**Problems to work on**
- a) Reproduce, word for word, the part of the skin lesion classification write-up between "Acknowledgments: Pavel Yakubovskiy" and "Gray Color Constancy.", inclusive.
- b) Answer these questions from the skin lesion classification write-up:
(i) What accuracy did the approach score at test-time?
(ii) Which script contains the Ensemble Inference Pipeline?
(iii) How many variations are averaged to obtain the final prediction per sample?
- c) Write the next part of the skin lesion classification write-up, starting after its final sentence.

**Supplied passage**
__________
Problem Statement: Fully supervised binary classification of skin lesions from dermatoscopic images.
Note: The following approach won 1st place in the 2019 Computer-Aided Diagnosis: Deep Learning in Dermascopy Challenge at Universitat de Girona scoring 92.2% accuracy (kappa: 0.819) at test-time, during the 2018-20 Joint Master of Science in Medical Imaging and Applications (MaIA) program.
Acknowledgments: Pavel Yakubovskiy for the TensorFlow.Keras implementation of EfficientNet, SEResNeXt-101 and SENet-154, and Mina Sami for the Python implementation of Shades of Gray Color Constancy.
Data: Class A: Nevus; Class B: Other (Melanoma, Dermatofibroma, Pigmented Bowen's, Basal Cell Carcinoma, Vascular, Pigmented Benign Keratoses) [4800/1200/1000 : Train/Val/Test Ratio]
Directories
● Preprocessing Pipeline for Color Space/Constancy: scripts/color-io.ipynb
● Individual Model Training-Validation Pipeline: scripts/train-val.ipynb
● Ensemble Validation Pipeline: scripts/ensemble-val.ipynb
● Ensemble Inference Pipeline: scripts/ensemble-test.ipynb
Figure 1. All 5 different types of data augmentation [vertical (b)/horizontal (c) flips, brightness shift (d), saturation (e)/contrast (f) boost) used at train-time to broaden the data representation beyond limited pre-existing samples, and test-time to ensure a full prediction from the classifier that is unaffected by the orientation or lighting conditions of the scan. Predictions from all 6 variations [including the original (a)] are averaged to obtain the final prediction per sample.
__________
**Data listing**
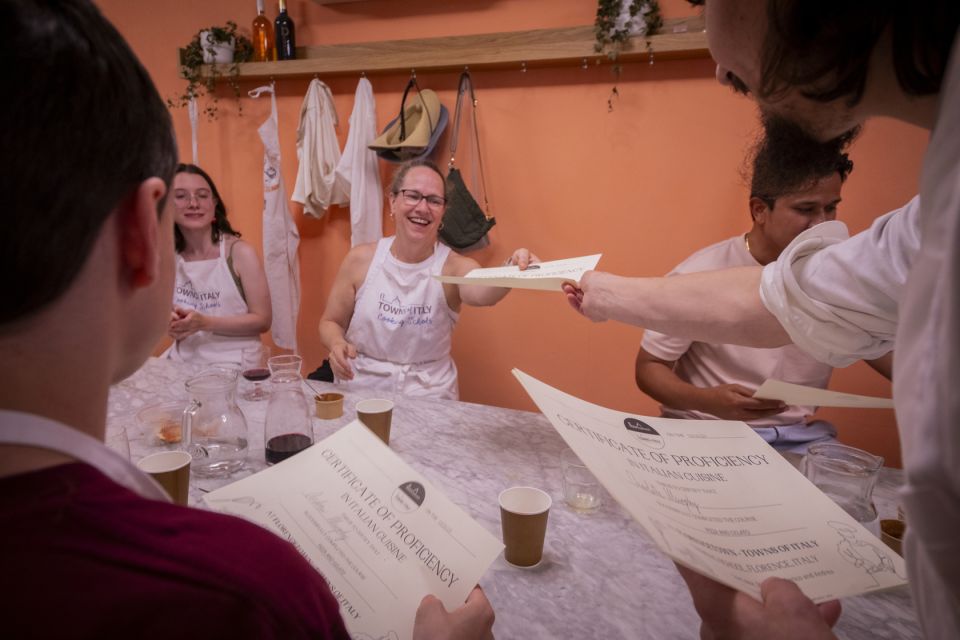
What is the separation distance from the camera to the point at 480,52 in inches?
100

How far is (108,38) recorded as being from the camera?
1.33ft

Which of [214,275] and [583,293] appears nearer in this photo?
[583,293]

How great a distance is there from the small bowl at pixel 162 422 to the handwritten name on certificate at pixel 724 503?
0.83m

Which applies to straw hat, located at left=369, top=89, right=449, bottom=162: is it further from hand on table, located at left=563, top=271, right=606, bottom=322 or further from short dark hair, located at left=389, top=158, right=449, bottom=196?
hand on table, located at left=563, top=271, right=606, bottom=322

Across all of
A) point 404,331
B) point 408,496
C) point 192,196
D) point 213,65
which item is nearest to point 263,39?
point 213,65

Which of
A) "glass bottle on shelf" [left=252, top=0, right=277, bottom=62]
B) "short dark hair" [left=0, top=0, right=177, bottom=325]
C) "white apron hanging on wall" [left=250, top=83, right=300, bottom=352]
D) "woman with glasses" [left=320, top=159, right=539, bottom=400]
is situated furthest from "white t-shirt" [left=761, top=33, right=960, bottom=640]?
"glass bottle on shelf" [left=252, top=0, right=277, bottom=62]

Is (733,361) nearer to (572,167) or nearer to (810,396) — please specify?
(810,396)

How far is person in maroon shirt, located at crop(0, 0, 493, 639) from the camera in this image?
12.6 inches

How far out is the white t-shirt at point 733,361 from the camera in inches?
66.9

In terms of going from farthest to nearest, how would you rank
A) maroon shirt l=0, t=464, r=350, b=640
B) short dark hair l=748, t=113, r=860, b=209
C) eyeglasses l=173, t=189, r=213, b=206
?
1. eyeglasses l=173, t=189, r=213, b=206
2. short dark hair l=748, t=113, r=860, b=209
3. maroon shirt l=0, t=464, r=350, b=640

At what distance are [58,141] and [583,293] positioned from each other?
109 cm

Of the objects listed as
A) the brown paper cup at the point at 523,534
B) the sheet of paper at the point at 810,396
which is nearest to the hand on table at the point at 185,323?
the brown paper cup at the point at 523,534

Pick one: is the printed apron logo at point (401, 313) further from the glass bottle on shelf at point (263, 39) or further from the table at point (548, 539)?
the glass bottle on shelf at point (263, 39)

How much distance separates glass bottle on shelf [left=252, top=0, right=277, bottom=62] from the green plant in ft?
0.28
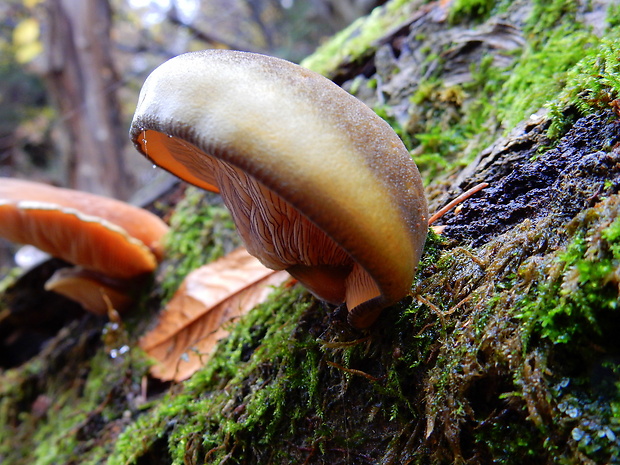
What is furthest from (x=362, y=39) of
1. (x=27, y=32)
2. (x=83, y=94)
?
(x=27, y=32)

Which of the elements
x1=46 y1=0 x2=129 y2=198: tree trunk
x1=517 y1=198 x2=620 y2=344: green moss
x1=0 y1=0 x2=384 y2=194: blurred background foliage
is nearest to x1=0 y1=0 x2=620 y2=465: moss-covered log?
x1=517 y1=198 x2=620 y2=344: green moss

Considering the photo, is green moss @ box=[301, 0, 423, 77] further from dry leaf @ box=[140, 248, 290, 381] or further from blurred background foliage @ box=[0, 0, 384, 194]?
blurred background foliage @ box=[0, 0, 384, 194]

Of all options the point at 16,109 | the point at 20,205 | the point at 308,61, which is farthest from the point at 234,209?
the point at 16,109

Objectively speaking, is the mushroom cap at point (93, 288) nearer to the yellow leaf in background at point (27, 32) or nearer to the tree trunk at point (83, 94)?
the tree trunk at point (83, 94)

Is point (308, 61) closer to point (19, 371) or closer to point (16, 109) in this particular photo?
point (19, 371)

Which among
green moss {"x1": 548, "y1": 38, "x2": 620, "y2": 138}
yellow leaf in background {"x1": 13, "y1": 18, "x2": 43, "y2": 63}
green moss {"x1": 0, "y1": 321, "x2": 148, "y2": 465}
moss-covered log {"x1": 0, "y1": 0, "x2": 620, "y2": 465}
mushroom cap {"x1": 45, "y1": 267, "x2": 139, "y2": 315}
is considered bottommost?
__________
**Responses to the exercise**
- a)
Acknowledgments: Pavel Yakubovskiy for the TensorFlow.Keras implementation of EfficientNet, SEResNeXt-101 and SENet-154, and Mina Sami for the Python implementation of Shades of Gray Color Constancy.

- b)
(i) 92.2% (kappa: 0.819)
(ii) scripts/ensemble-test.ipynb
(iii) 6, including the original

- c)
Figure 2. Original RGB image (left), center cropped 448 x 448 x 3 image used to train 3 CNN member models and the further center cropped 224 x 224 x 3 image used to train 2 more CNN member models. Each model learns to classify at a different scale, with the hypothesis that the collective ensemble benefits from a multi-scale input.
Figure 3. Features maps derived from the output of the second block of expanded convolutional layers in a pre-trained EfficientNet-B6 with ImageNet weights, after passing an input skin lesion image through the network.
Figure 4. Features maps derived from the output of the second block of expanded convolutional layers in a finetuned EfficientNet-B6 initialized with ImageNet weights, after passing an input skin lesion image through the network.
Figure 5. Validation performance for the collective ensemble and each member model. Accuracy, sensitivity and specificity scores are calculated at the default threshold of 0.50.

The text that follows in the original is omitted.